Unfortunately, most of us were taught by a series of grammar hounds who were less inspired than my esteemed cousin Mr. Twain. And if I have learned anything in this business, it's that it's better to be effective than correct.
So with humble apologies to my well-meaning instructors, I hereby reveal a few rule-breaking tricks of the trade. Used wisely, they can help transform your sales copy from a dull glow into a brilliant flash.
- Write in the second person. This means you should speak directly to the reader with words like you, your, and yourself. You can occasionally use the first person (I, my, mine, me, we, our, us) in letters and other one-on-one communications, but it should be used sparingly elsewhere. Unless you're telling a story about someone, third person (he, she, they) is almost never appropriate.
- Use command language. On your envelopes say, "Look inside" or "Open immediately." At the bottom of the first page of your letter say, "More," "Over please," or "Read on. "On your order forms say, "Complete and mail within 14 days" or "Ask for your free issue today." Don't be a delicate doily. If you want people to do something, tell them to do it.

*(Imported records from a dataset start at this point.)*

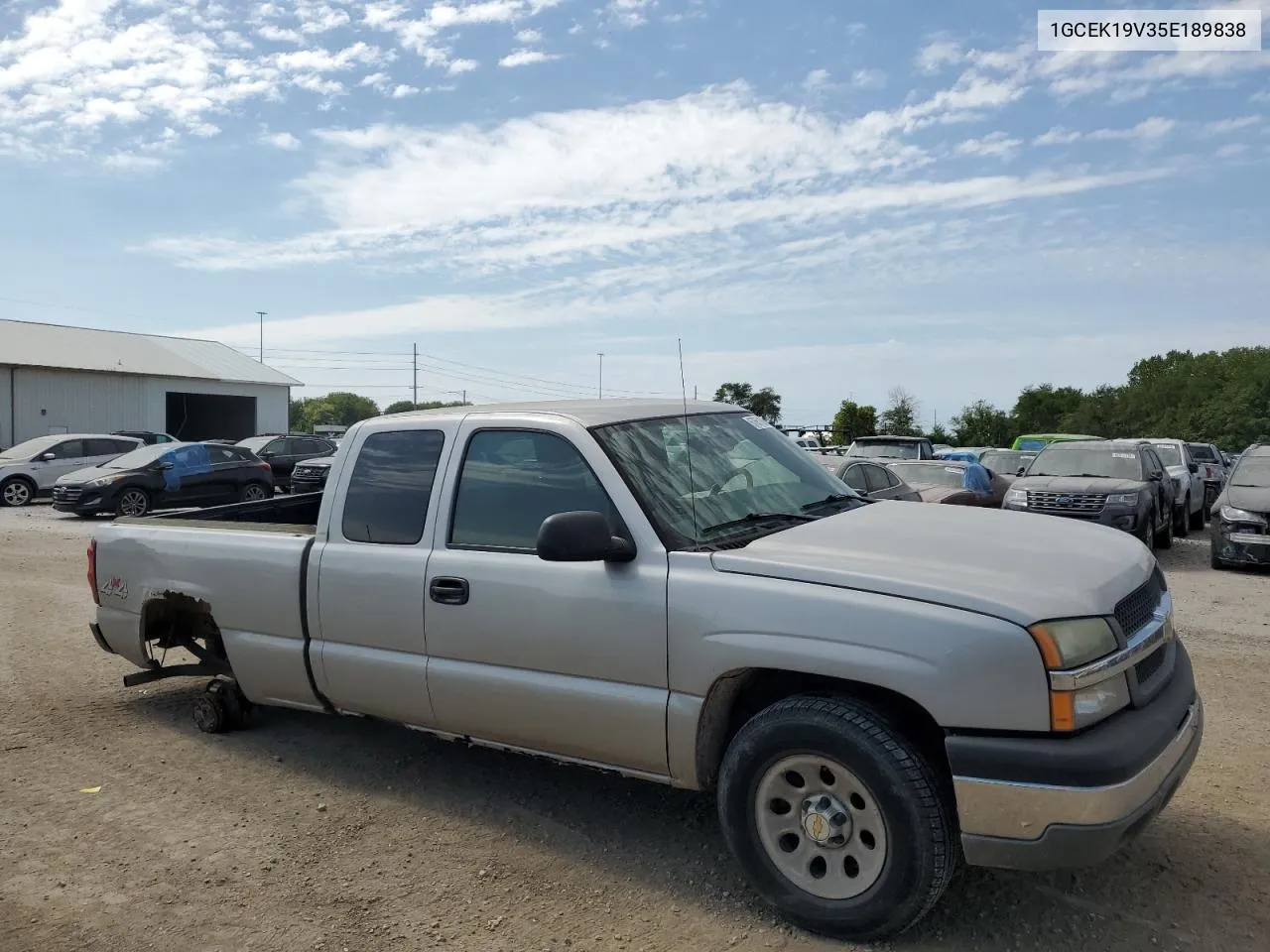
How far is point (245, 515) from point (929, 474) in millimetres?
11201

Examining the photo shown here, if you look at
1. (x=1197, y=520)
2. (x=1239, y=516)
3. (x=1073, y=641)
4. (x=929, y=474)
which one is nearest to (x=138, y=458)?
(x=929, y=474)

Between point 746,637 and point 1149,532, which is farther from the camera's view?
point 1149,532

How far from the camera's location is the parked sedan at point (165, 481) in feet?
60.2

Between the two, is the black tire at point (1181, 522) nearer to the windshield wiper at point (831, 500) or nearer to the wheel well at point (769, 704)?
the windshield wiper at point (831, 500)

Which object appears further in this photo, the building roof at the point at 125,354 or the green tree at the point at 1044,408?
the green tree at the point at 1044,408

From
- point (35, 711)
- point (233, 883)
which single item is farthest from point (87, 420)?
point (233, 883)

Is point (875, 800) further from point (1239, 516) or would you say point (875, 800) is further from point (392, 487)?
point (1239, 516)

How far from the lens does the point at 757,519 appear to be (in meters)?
4.04

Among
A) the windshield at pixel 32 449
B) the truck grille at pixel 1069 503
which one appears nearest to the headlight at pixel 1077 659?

- Avoid rambling sentences. According to readability research, your average sentence should be about 16 words and express a single thought. Once a sentence exceeds 32 words, it becomes harder to understand. When you have a long sentence with two or more ideas, break it into separate sentences. Of course, you should vary individual sentence length some short, some long for variety. (And by the way, the average sentence in this article is 11 words.)
- Keep most paragraphs short. Ideally, they should be no longer than 7 lines, especially in letters. If a paragraph gets too long, break it into shorter chunks. Forget standard paragraph development. Your goal is to keep people reading. Short paragraphs are easier on the eye and make reading "feel" easier and more pleasant. Look at any newspaper and see how short most paragraphs are.
- Drop in one-sentence paragraphs. They're punchy and add variety.
- Begin sentences with conjunctions. This includes and, also, besides, furthermore, likewise, moreover, or, else, otherwise, but, however, nevertheless, so, then, and therefore. They can help you break long sentences into shorter ones and still make your copy flow smoothly. This is particularly helpful when you have a number of items you want to include which are difficult to logically fit together. For example, "The new RX9 is twice as fast as the RX8. Plus you get 12 new features."
- End sentences with prepositions. This will send the persnickety into a dead faint. But to paraphrase Winston Churchill, the preposition commandment is a rule up with which I will not put. In ordinary conversation, do you say, "With whom are you going?" or "Who are you going with?" Allow yourself the freedom of putting of, for, with, and other prepositions at the end of a sentence. Strive to be natural, not slavishly correct.
- Add occasional fragments. This helps add excitement. Urgency. Picks up the pace. And creates a firm tone. Don't overuse this technique, though, or you'll annoy readers.
- Write like you talk. Use dialog and conversational writing. "People especially like to read anything in quotation marks." Use pronouns: I, we, you, they. Use familiar expressions: a sure thing, rip-off, O.K. Use contractions: they're, you're, it's, here's.
- Use intelligent redundancy. Free gift, actual fact, call anytime 24-hours a day, and other such constructions may get you poor marks in English class, but in the real world they help to emphasize your point and clarify your meaning.
- Punctuate headlines lightly. Periods signal a stop, so you should avoid using them. To draw the reader into the body copy, you can use ellipses ( ... ) at the end, but no punctuation at all is often best. Avoid colons and semicolons, because they also signal a stop and are too formal for most copy. To separate thoughts in long headlines, use a dash like I'm doing now or use ellipses ... both signal a pause, but don't stop the reader.